__PAGE TEXT__.
------------------------------

Obama's Conflicted Message On America

Senator Barack Obama cannot keep bottled up the clashing visions of America he has on offer for his presidency. His commencement speech to this year's Wesleyan University graduating class conveyed his conflicted message on America.

"At a time of inequality, we need you to work for opportunity. At a time of so much cynicism and so much doubt, we need you to make us believe again." 
(May 25, 2008, Wesleyan University, Middletown, Conn.)

While he acknowledges how his own life is an example of extraordinary opportunity, he alludes to a nation replete with inequality and injustice.    

Last May 25, Obama spoke on behalf of Senator Kennedy at a private college of 2,700 students, 700 being "persons of color." Four of every ten students at Wesleyan receive financial aid based on need, averaging $25,000.  The school offers a rich curriculum that includes Ph.D. programs in six disciplines. In short, Wesleyan is one example of many higher education opportunities available to those with the desire to learn.

During his commencement speech, Obama said boilerplate things such audiences expect to hear. He encouraged graduates to not focus on their own self-interests, to "hitch your wagon to something larger than yourself," to work for peace.  

As he has often does, Obama described himself as "someone who couldn't be standing here today if not for the service of others."  He also called on the graduates to fight inequality and "strike a blow against injustice." 

Obama's underlying message on America was this: The improbable story of my assent to the edge of the presidency could only happen in America. Yet, we're a nation of cynics and doubters who look to freshly-minted college graduates to rejuvenate us.

His is a conflicted message on America.  

All societies are a mix of good and evil, love and hate, wisdom and foolishness. The question is: Upon which scalepan does Barack Obama place the greatest emphasis when weighing America?  Oppression or Opportunity?

Are we, from his perspective, fundamentally a nation of liberty and justice for all?  Or are we, at our roots, an unjust people who perpetuate a socio-economic caste system that serves the self-interests of an entrenched power structure?  

In early May, three weeks before Obama left Trinity church, he identified the basis for his long affiliation there, telling Tim Russert that,

"My commitments are to the values of that church, my commitment is to Christ; it's not to Reverend Wright."  (Excerpted from May 4, 2008, transcript of "Meet the Press," with emphasis added)

Those values are explicitly stated in the congregation's Black Value System. Value #8 (of 12) is entitled "Disavowal of the Pursuit of Middleclassness."  Its description begins with this:

"Classic methodology on control of captives teaches that captors must be able to identify the ‘talented tenth' of those subjected, especially those who show promise of providing the kind of leadership that might threaten the captor's control." (emphasis added)

------------------------------

__DATASET EXCERPT__.
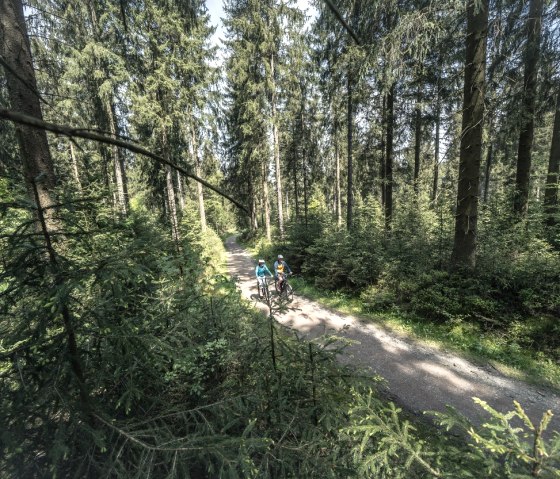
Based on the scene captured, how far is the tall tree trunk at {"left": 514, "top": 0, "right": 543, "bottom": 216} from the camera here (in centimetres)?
722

------------------------------

__SHORT PROBLEM 1__.
Answer these about the Obama commentary:
(a) On whose behalf did Obama speak at Wesleyan?
(b) How many students attend Wesleyan?
(c) What is the title of Value #8 in the Black Value System?
__SHORT PROBLEM 2__. Write a continuation of the Obama commentary, picking up after its final sentence.
The material isn't needed for anything here.

__TASK ANSWER 1__.
(a) Senator Kennedy
(b) 2,700
(c) "Disavowal of the Pursuit of Middleclassness"

__TASK ANSWER 2__.
The "captors" are the powerbrokers within the white establishment that run America.  The "captives" are once-enslaved and still-oppressed African-Americans.

In order to disavow the pursuit of middleclassness, church members must avoid "the psychological entrapment" whereby their captors

"...seduc[e] them [the captives] into a socioeconomic class system which, while training them to earn more dollars, hypnotizes them into believing that they are better than others and teaches them to think in terms of ‘we' and ‘they' instead of ‘us.'"

"Psychological entrapment" can happen when urban African-Americans join the predominantly White middle class, often moving to the suburbs.  There they risk abandoning their African roots and viewing their former Black community from a White middle class perspective.  

Ironically, according to this worldview expressed by Trinity's Black Value System, Obama succumbed to the psychologically entrapment of middleclassness by abandoning the church when it became an election liability among white voters.  

Congressmen Jesse Jackson, Jr. (D.IL), son of the Reverend Jesse Jackson (who has grown wealthy exploiting every actual and manufactured tension between Whites and Blacks) is the national co-chairman of the Barack Obama Presidential Campaign. During the primary election in South Carolina, Jackson Jr. narrated an Obama campaign radio ad saying,

"Two decades ago, my father ran for President, calling on South Carolina and the nation to Keep Hope Alive.  Today, Barack Obama has taken up the torch.  He's continuing that march for justice.  And his campaign is a defining moment.  A lot of politicians call themselves our friends.  But Obama has a heart that beats for our community. And he's dedicated his life to the struggle."  

Long live the struggle!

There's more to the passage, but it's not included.